> **TEXT EXCERPT**

────────────────

Atheists are breeding themselves out of existence. Or rather, not breeding. The religious, meanwhile, have evolved to go forth and multiply - according to the media.
The first round of 'news' stories was based on a paper called The Reproductive Benefits of Religious Affiliation by Michael Blume. The story has now come back because of a paper by Robert Rowthorn: Religion, fertility and genes: a dual inheritance model
Blume says that religious people have evolved to produce more children than the non-religious, even in developed countries (he cites Switzerland as an example). He suggests that this is because belonging to a religious community provides more co-operation in child-rearing and that such communities particularly benefit women of reproductive age as religion promotes marriage and fidelity.
This got reported (for example in the Sunday Times) as 'over evolutionary timescales of hundreds or thousands of years, atheists had fewer children and the societies they belong to are likely to disappear'.
Evolutionary timescales are rather more than hundreds of years - unless you're a fruit fly. The reporting ignores many other key factors. For example, most atheists have religious parents, they don't just spontaneously generate. There are more openly atheist people now than there have ever been. Figures on church attendance, religious affiliation and belief in the UK, for example, showed a marked decline in younger people - who have yet to breed.
However, in many societies, it is still hard - even dangerous - to be openly atheist; social traditions that encourage and facilitate large families are likely to influence even non-believers who live (covertly) in them. The Atheist Doomsday scenario also ignores the fact that in third world countries, people have more children regardless of their religion because they are needed to work to support the family and because more children die young. The research looks only at birth rates, not long-term survival rates. While a country's religion may encourage this kind of breeding, there are many more factors than faith.

────────────────

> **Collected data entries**
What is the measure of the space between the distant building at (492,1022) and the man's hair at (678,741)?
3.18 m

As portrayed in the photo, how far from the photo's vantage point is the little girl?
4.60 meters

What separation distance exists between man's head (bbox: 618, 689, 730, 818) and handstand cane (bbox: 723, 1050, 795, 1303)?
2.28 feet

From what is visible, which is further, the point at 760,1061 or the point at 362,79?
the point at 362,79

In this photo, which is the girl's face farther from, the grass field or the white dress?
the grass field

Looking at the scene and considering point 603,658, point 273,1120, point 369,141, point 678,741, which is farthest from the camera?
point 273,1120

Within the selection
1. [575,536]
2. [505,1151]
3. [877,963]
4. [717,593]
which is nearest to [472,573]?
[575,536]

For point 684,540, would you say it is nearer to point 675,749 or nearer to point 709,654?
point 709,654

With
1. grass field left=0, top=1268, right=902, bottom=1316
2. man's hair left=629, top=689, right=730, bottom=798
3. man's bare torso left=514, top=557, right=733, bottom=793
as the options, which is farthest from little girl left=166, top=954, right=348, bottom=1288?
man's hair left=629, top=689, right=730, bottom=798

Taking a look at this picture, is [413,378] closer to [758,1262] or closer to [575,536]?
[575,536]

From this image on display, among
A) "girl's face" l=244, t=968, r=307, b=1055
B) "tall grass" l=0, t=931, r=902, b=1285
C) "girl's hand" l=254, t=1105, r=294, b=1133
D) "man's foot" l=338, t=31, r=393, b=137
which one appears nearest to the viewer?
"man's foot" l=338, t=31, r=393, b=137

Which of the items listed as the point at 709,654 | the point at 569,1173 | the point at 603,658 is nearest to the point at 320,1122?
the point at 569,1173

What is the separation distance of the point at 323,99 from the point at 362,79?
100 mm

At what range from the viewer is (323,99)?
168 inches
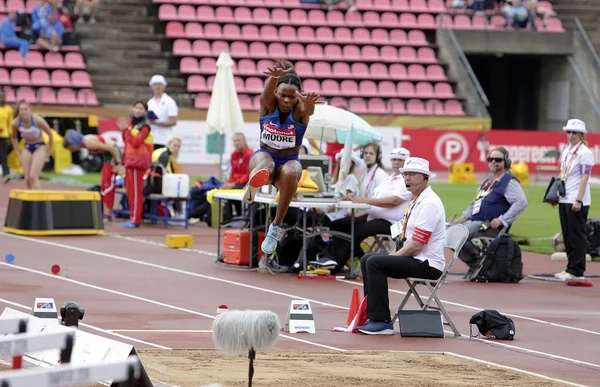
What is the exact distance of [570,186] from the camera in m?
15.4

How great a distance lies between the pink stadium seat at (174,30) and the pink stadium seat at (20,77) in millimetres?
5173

────────────────

> **TASK REQUIREMENTS**
1. Please reproduce the passage on atheism and birth rates word for word. Begin at the words "This got reported" and stop after "likely to disappear'.".
2. Continue the passage on atheism and birth rates, picking up after its final sentence.

> **RESPONSES IN ORDER**
1.
This got reported (for example in the Sunday Times) as 'over evolutionary timescales of hundreds or thousands of years, atheists had fewer children and the societies they belong to are likely to disappear'.

2.
The reporting also assumes that the current geo-political and religious status quo will hold for long enough into the future for evolution to have an effect and for atheists to be wiped out. Moreover, religion may apparently encourage fidelity but human nature is sneaky just like all animal nature. Believers were delighted with March of the Penguins as it appeared to show faithful penguin couples - except they're not. Just like many other animals, penguins have evolved to be opportunistic and will sneak off for some extra-conjugal mating whenever they get the chance. If the punishment for being caught is high (like stoning, say), this may deter some but will just increase ingenuity in others who will pass on the sneaky gene to their children...
Furthermore, how many atheists were there even 2000 years ago let alone 100,000? Without knowing this, we can't even begin to look at any possible evolutionary effects. There was no non-believing control group in the Iron Age.
The Telegraph version of Robert Rowthorn's paper is 'Believers' gene will spread religion, says academic'.
Except he doesn't. Rowthorn posits various possible scenarios. One is that religion becomes more widespread because religious people breed more so the genetic propensity to believe and breed spreads. He mentions the Blume study. But in that study, religiosity is measured by attendance. This may work in most current Western cultures but in some parts of the world, non-attendance is almost impossible because of social pressures. Similarly, in Elizabethan times, it was illegal not to go to church so by that measure, everyone was religious.
In addition, Rowthorn says that 'heritability studies suggest there is currently significant variation in genetic predisposition towards religion'. So not all religous people are equally religious although he does assume that 'all religious adults... have the same fertility irrespective of their genes', which is quite a big assumption.
Another scenario is that religions where people do not marry out will continue to breed at a much faster rate than the rest of the population - he cites the Amish and Haredi Jews as examples. However, Rowthorn points out that while they could vastly increase their numbers, as groups grow, the chances of defection increase as members are more likely to come into contact with outsiders and because it is harder to control larger groups. As people from third world countries move to the West, there will be economic restraints on having very large families to factor in.
He doesn't look at the problems of inbreeding in such groups, which may reduce survival fitness as harmful mutations spread.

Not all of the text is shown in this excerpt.